06 July 2011

The conference(s) post: ACL and ICML

I'm using ACL/ICML as an excuse to jumpstart my resumed, hopefully regular, posting.  The usual "I didn't see/read everything" applies to all of this.  My general feeling about ACL (which was echoed by several other participants) was that the program was quite strong, but there weren't many papers that really stood out as especially great.  Here are some papers I liked and some attached thoughts, from ACL:

P11-1002 [bib]: Sujith Ravi; Kevin Knight
Deciphering Foreign LanguageThis paper is about building MT systems without parallel data.  There's been a bunch of work in this area.  The idea here is that if I have English text, I can build an English LM.  If you give me some French text and I hallucinate a F2E MT system, then it's output had better score high on the English LM.

P11-1020 [bib] [dataset]: David Chen; William Dolan
Collecting Highly Parallel Data for Paraphrase Evaluation
Although this paper is about paraphrasing, the fun part is the YouTube stuff they did.  Read it and see :).

P11-1060 [bib]: Percy Liang; Michael Jordan; Dan Klein
Learning Dependency-Based Compositional Semantics
This paper is along the lines of semantic parsing stuff that various people (Ray Mooney, Luke Zettlemoyer/Mike Collins, etc.) have been doing.  It's a nice compositional model that is learned online.

P11-1099 [bib]: Vanessa Wei Feng; Graeme Hirst
Classifying arguments by scheme
This paper is about argumentation (in the "debate" sense) and identifying different argumentation types.  There are some nice correlations with discourse theory, but in a different context.

P11-2037 [bib]: Shu Cai; David Chiang; Yoav Goldberg
Language-Independent Parsing with Empty Elements
I'm really glad to see that people are starting to take this problem seriously again.  This falls under the category of "if you've ever actually tried to use a parser to do something then you need this."

Okay so that's not that many papers, but I did "accidentally" skip some sections.  So you're on your own for the rest.

For ICML, I actually felt it was more of a mixed bag.  Here are some things that stood out as cool:

Minimum Probability Flow Learning 
Jascha Sohl-Dickstein; Peter Battaglino; Michael DeWeese
This is one that I need to actually go read, because it seems too good to be true.  If computing a partition function ever made you squirm, read this paper.

Tree-Structured Infinite Sparse Factor Model 
XianXing Zhang; David Dunson; Lawrence Carin
This is trying to do factor analysis with tree factors; they use a "multiplicative gamma process" to accomplish it. This is something we tried to do a while ago, but could never really figure out how to do it.

Sparse Additive Generative Models of Text 
Jacob Eisenstein; Amr Ahmed; Eric Xing
The idea here is that if you're learning a model of text, don't re-learn the same "general background" distribution over and over again.  Then learn class- or topic-specific stuff as a sparse amendment to that background.
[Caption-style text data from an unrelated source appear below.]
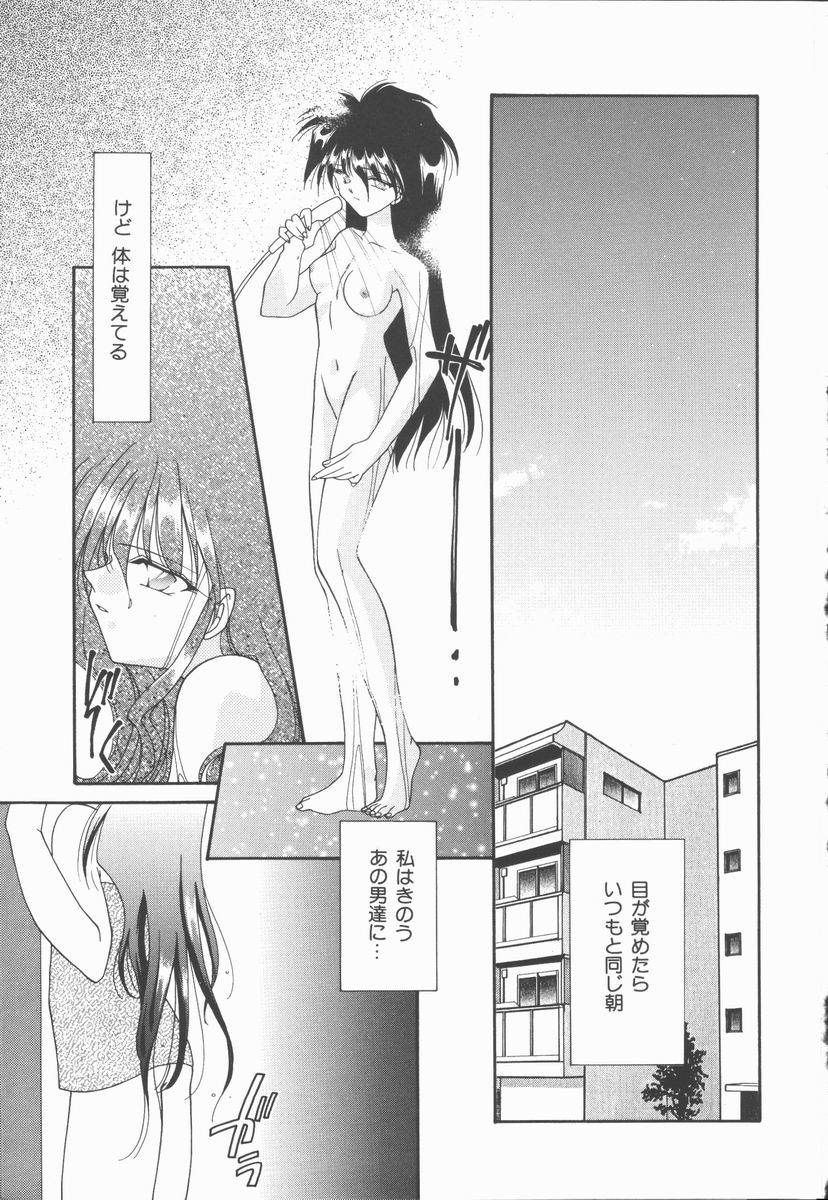 [Nagi Ayame] Koi no Kawara Ban page 19 full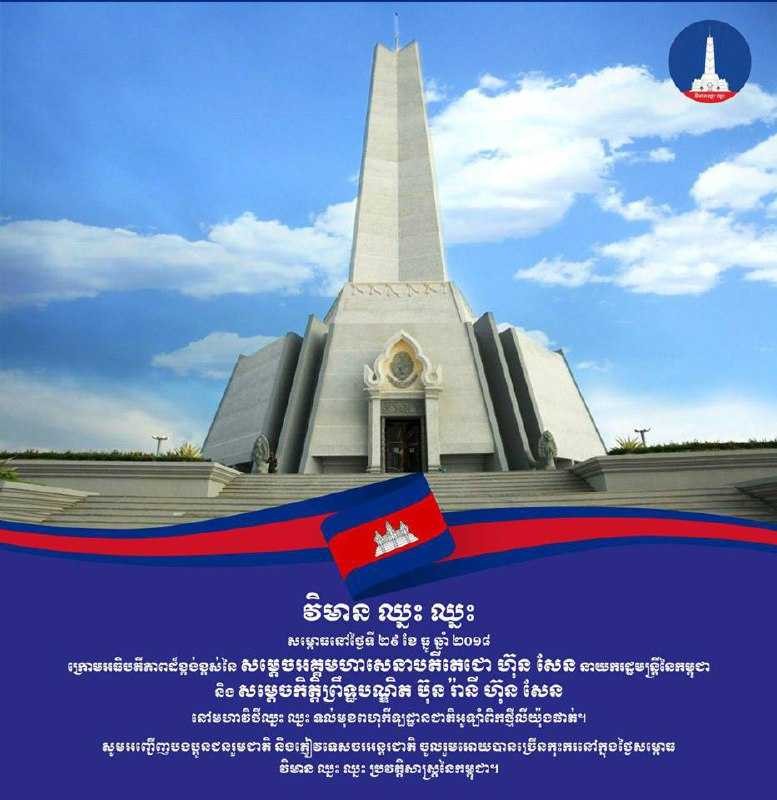ទិវានយោបាយឈ្នះឈ្នះ២៩ធ្នូត្រូវបានរាជរដ្ឋាភិបាលកម្ពុជា ចេញសារាចរណែនាំបញ្ចូល ទៅក្នុងប្រតិទិនប្រចាំឆ្នាំប៉ុន្តែមិនឈប់សម្រាកនោះទេ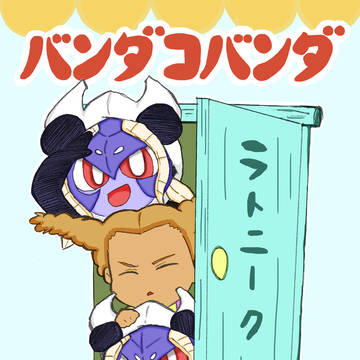 イナギャラ落書き詰め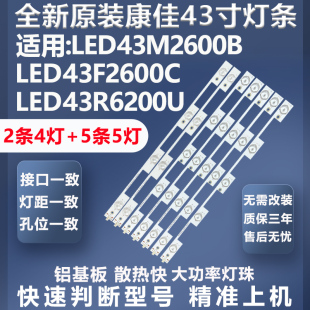 适用康佳LED43K35A LED43E330U LED43F2600N LED43F2600C电视灯条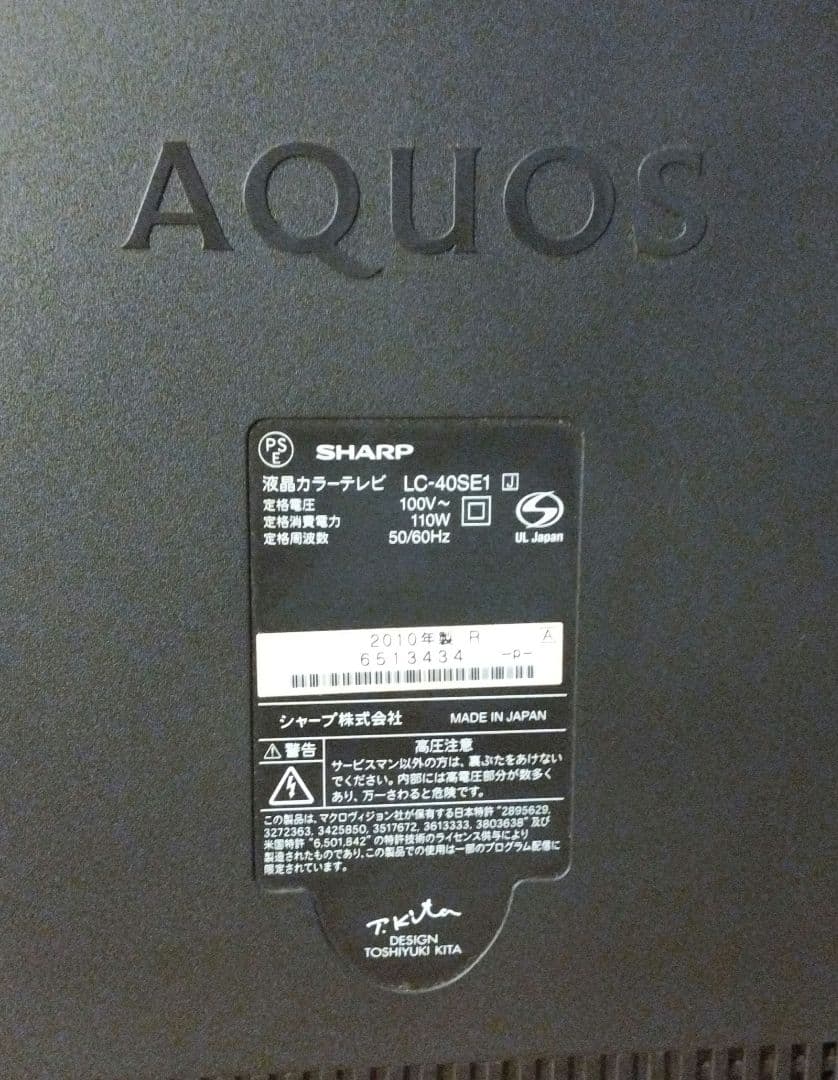 SHARP シャープ 40V型 液晶テレビ LC-40SE1 AQUOS ⑪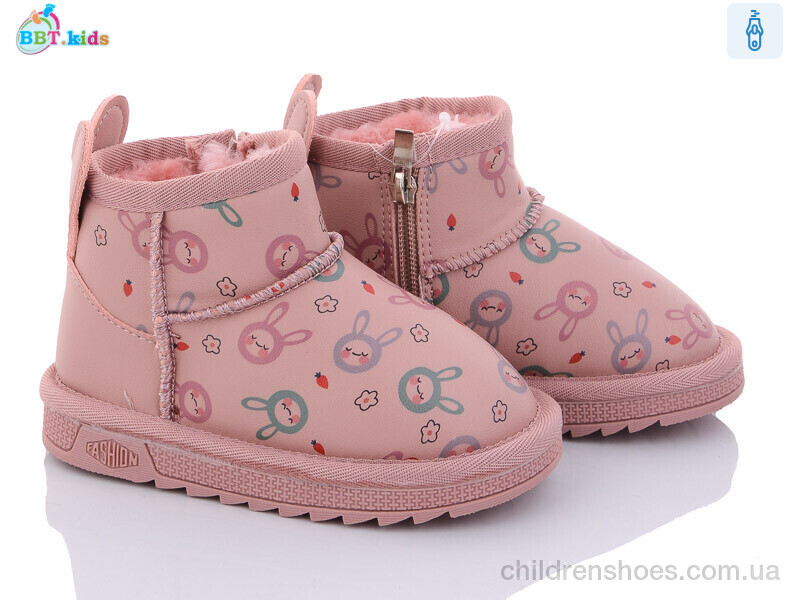 Угги BBT kids T7001-2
OptiML: An Implicitly Parallel Domain-Specific Language for Machine Learning 
Arvind Sujeeth; HyoukJoong Lee; Kevin Brown; Tiark Rompf; Hassan Chafi; Michael Wu; Anand Atreya; Martin Odersky; Kunle Olukotun
Six more words: Most authors ever on ICML paper.
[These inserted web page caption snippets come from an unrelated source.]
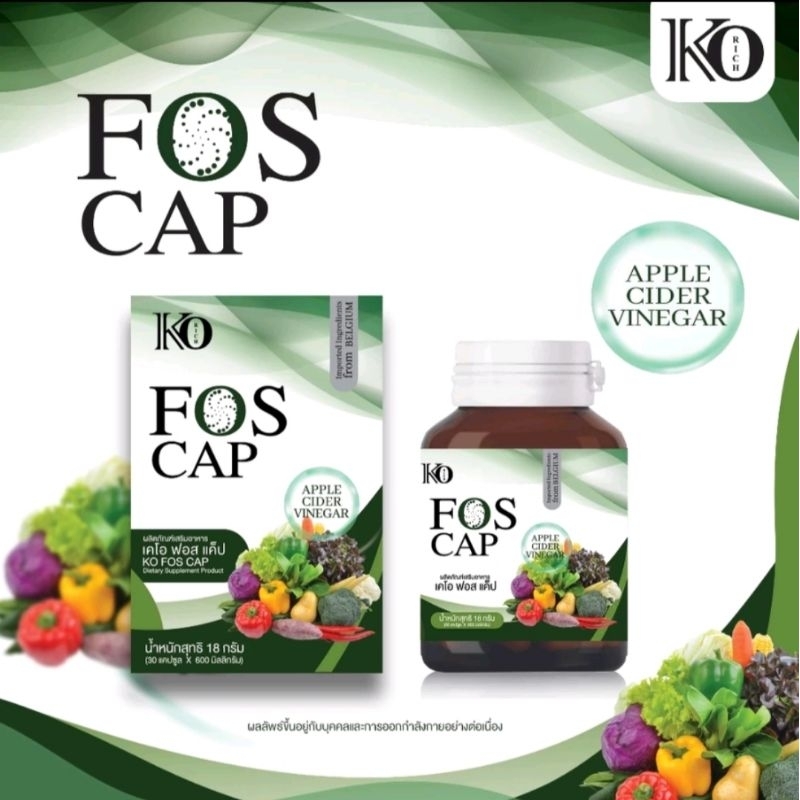 ไฟเบอร์เม็ด  FOS CAP KORICH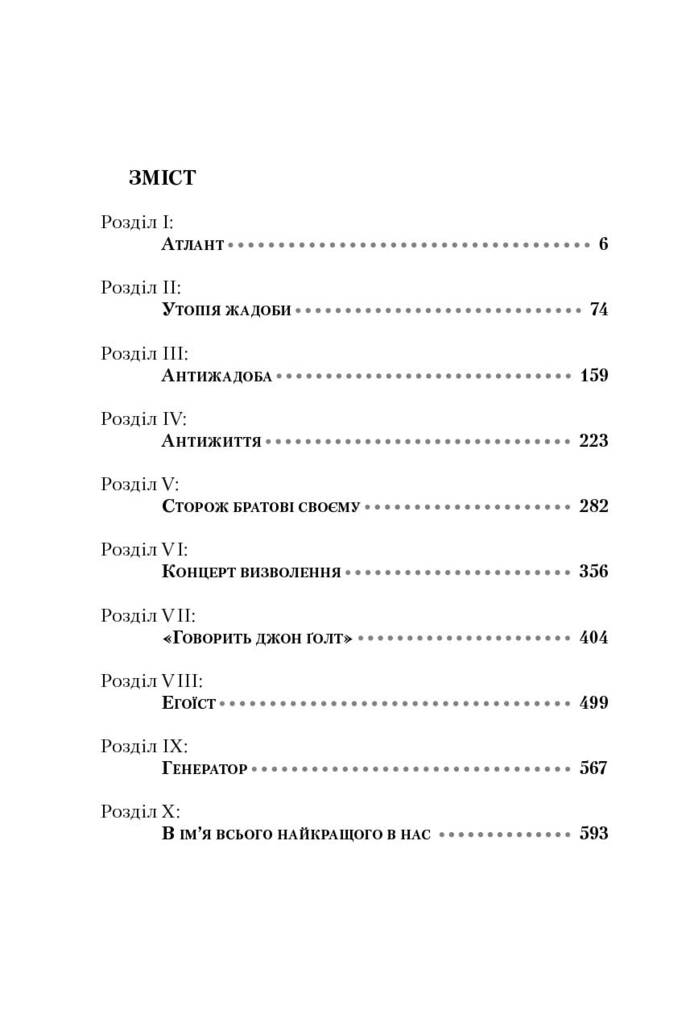 Hidden Product Image 15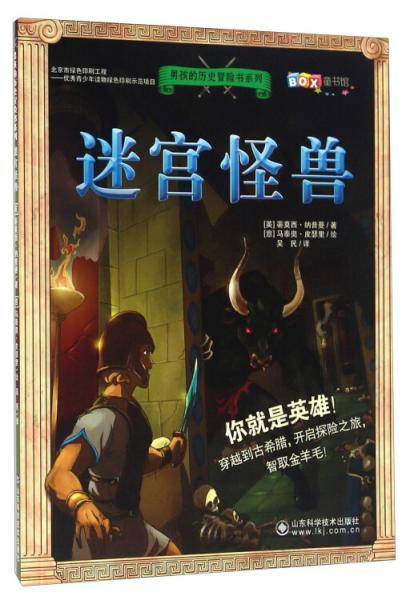男孩历史冒险书系列：迷宫怪兽
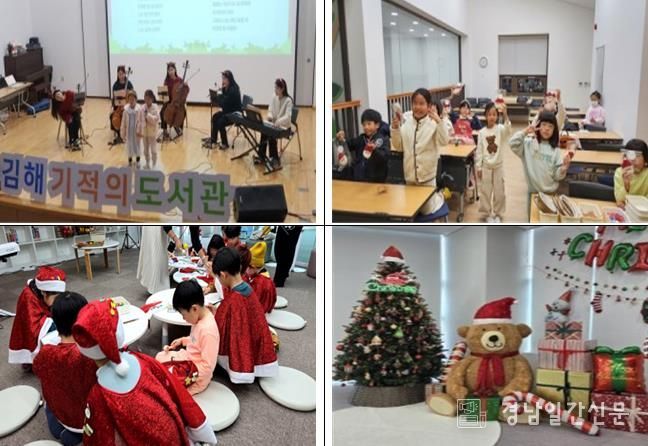 2024년 크리스마스 행사 사진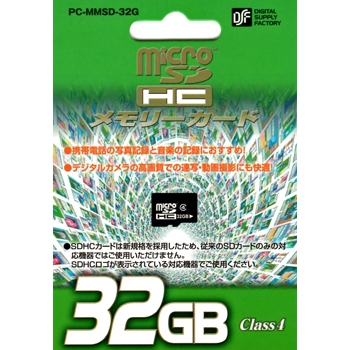 マイクロSDHCメモリー32GB [品番]01-3344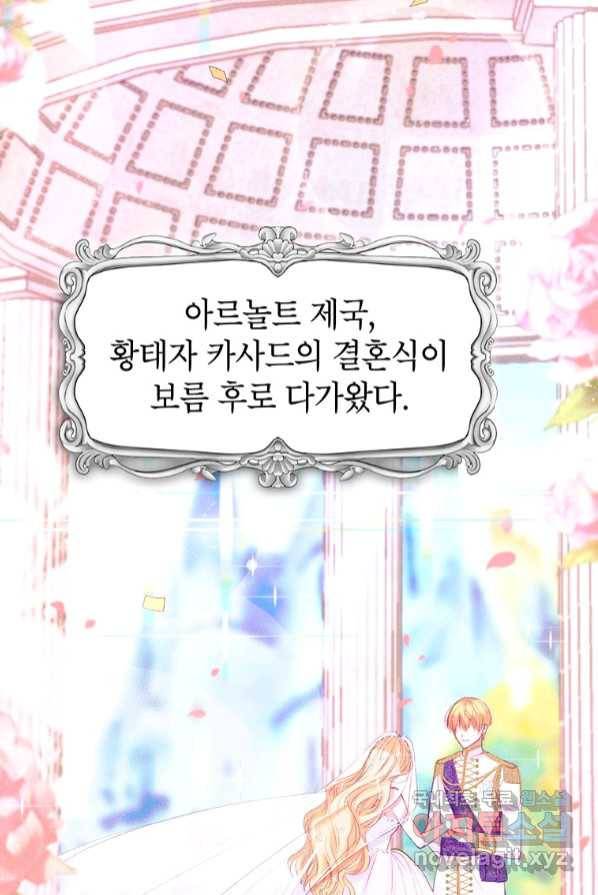 목표는 자수성가입니다 1화 2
Generalized Boosting Algorithms for Convex Optimization 
Alexander Grubb; Drew Bagnell
Suppose you want to boost something that's non-smooth?  Now you can do it.  Has nice applications in imitation learning, which is I suppose why I like it.

Learning from Multiple Outlooks 
Maayan Harel; Shie Mannor
This is a nice approach based on distribution mapping to the problem of multiview learning when you don't have data with parallel views.  (I'm not sure that we need a new name for this task, but I still like the paper.)
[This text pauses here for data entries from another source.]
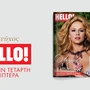 Νέο τεύχος Hello: Αφιέρωμα στην Αλίκη Βουγιουκλάκη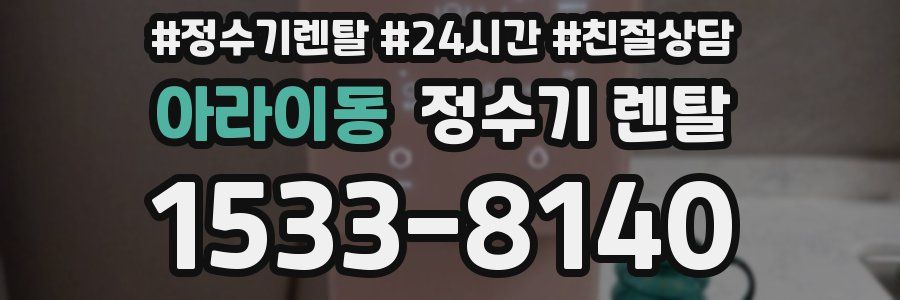 아라이동 정수기 렌탈
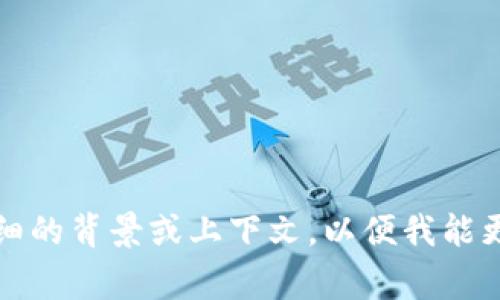 由于您提到的“tokenim有限链接不足”的内容比较模糊，我无法准确理解您需要的信息。是否可以提供更详细的背景或上下文，以便我能更好地帮助您？例如，您是在提到某种特定的技术、工具还是其他内容？请您进一步说明，我将非常乐意协助您！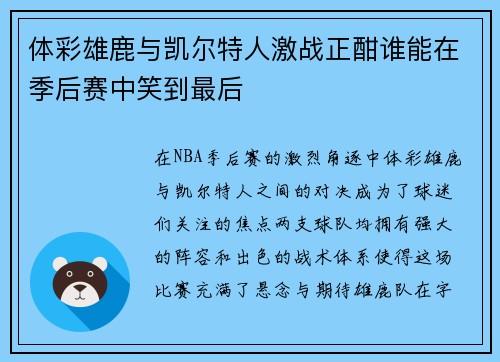 体彩雄鹿与凯尔特人激战正酣谁能在季后赛中笑到最后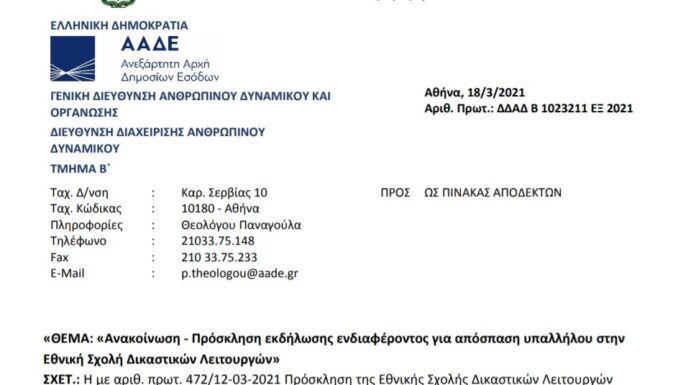 ΠΡΟΣΚΛΗΣΗ ΓΙΑ ΑΠΟΣΠΑΣΗ ΣΤΗΝ ΕΘΝΙΚΗ ΣΧΟΛΗ ΔΙΚΑΣΤΙΚΩΝ ΛΕΙΤΟΥΡΓΩΝ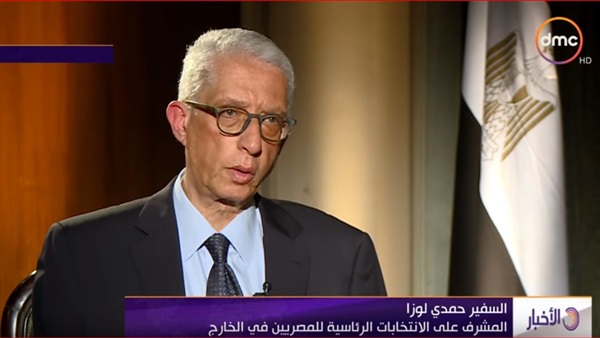 السفير حمدي لوزا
Parsing Natural Scenes and Natural Language with Recursive Neural Networks
Richard Socher; Cliff Chiung-Yu Lin; Andrew Ng; Chris Manning
This is basically about learning compositional semantics for vector space models of text, something that I think is really interesting and understudied (Mirella Lapata has done some stuff).  The basic idea is that if "red" is embedded at position x, and "sparrow" is embedded at y, then the embedding of the phrase "red sparrow" should be at f([x y]) where f is some neural network.  Trained to get good representations for parsing.

Please reply in comments if you had other papers you liked!!!


Justin said...

What do you think about the text generating RNNs from an NLP perspective?

Charles Sutton said...

Thanks for the pointer the Sohl-Dickstein et al paper. I wouldn't say it's too good to be true. It's kind of like contrastive divergence, except that it's based on deterministic optimization of the associated objective function, which is a nice idea. It's only practical if the MCMC kernel you're using is "sparse" in some sense, which is a bit of a limitation.